Texte présenté |
◇ ◇ ◇
2. Des négociations internationales qui progressent mais demeurent inabouties
Prenant conscience de l'impact potentiel du changement climatique pour les années à venir et de la nécessité d'une action concertée à l'échelle internationale, les Etats ont, à partir des années 1990, fait de la réduction des émissions de gaz à effet de serre une priorité des négociations internationales sur le climat.
Grâce à l'adoption de la convention-cadre des Nations-Unies sur les changements climatiques (CCNUCC) en 1992 et à la dynamique impulsée par l'entrée en vigueur du protocole de Kyoto, des progrès ont été réalisés. Cependant, de nombreux points restent en suspens, qui constitueront l'enjeu des débats à la conférence de l'ONU sur le climat prévue à Copenhague au mois de décembre 2009 ou « COP-15 ».
a) La dynamique lancée par le protocole de Kyoto
(1) La convention-cadre des Nations-Unies sur les changements climatiques
La convention-cadre des Nations-Unies sur les changements climatiques (CCNUCC), adoptée au Somment de la Terre à Rio de Janeiro en 1992 et entrée en vigueur le 21 mars 1994, a constitué une première étape importante.
◇ ◇ ◇
Données recueillies |

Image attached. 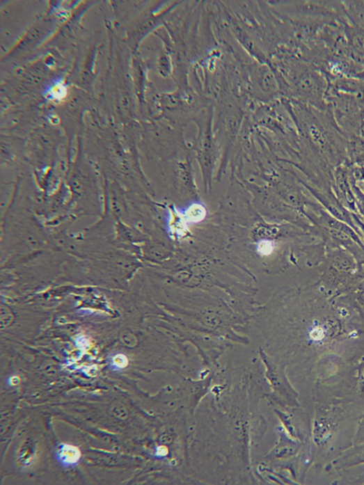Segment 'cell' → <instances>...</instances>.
◇ ◇ ◇
Pouvez-vous recopier mot pour mot le passage du texte sur les négociations climatiques, depuis « Grâce à l'adoption » jusqu'à « première étape importante. » inclus ?

Grâce à l'adoption de la convention-cadre des Nations-Unies sur les changements climatiques (CCNUCC) en 1992 et à la dynamique impulsée par l'entrée en vigueur du protocole de Kyoto, des progrès ont été réalisés. Cependant, de nombreux points restent en suspens, qui constitueront l'enjeu des débats à la conférence de l'ONU sur le climat prévue à Copenhague au mois de décembre 2009 ou « COP-15 ».
a) La dynamique lancée par le protocole de Kyoto
(1) La convention-cadre des Nations-Unies sur les changements climatiques
La convention-cadre des Nations-Unies sur les changements climatiques (CCNUCC), adoptée au Somment de la Terre à Rio de Janeiro en 1992 et entrée en vigueur le 21 mars 1994, a constitué une première étape importante.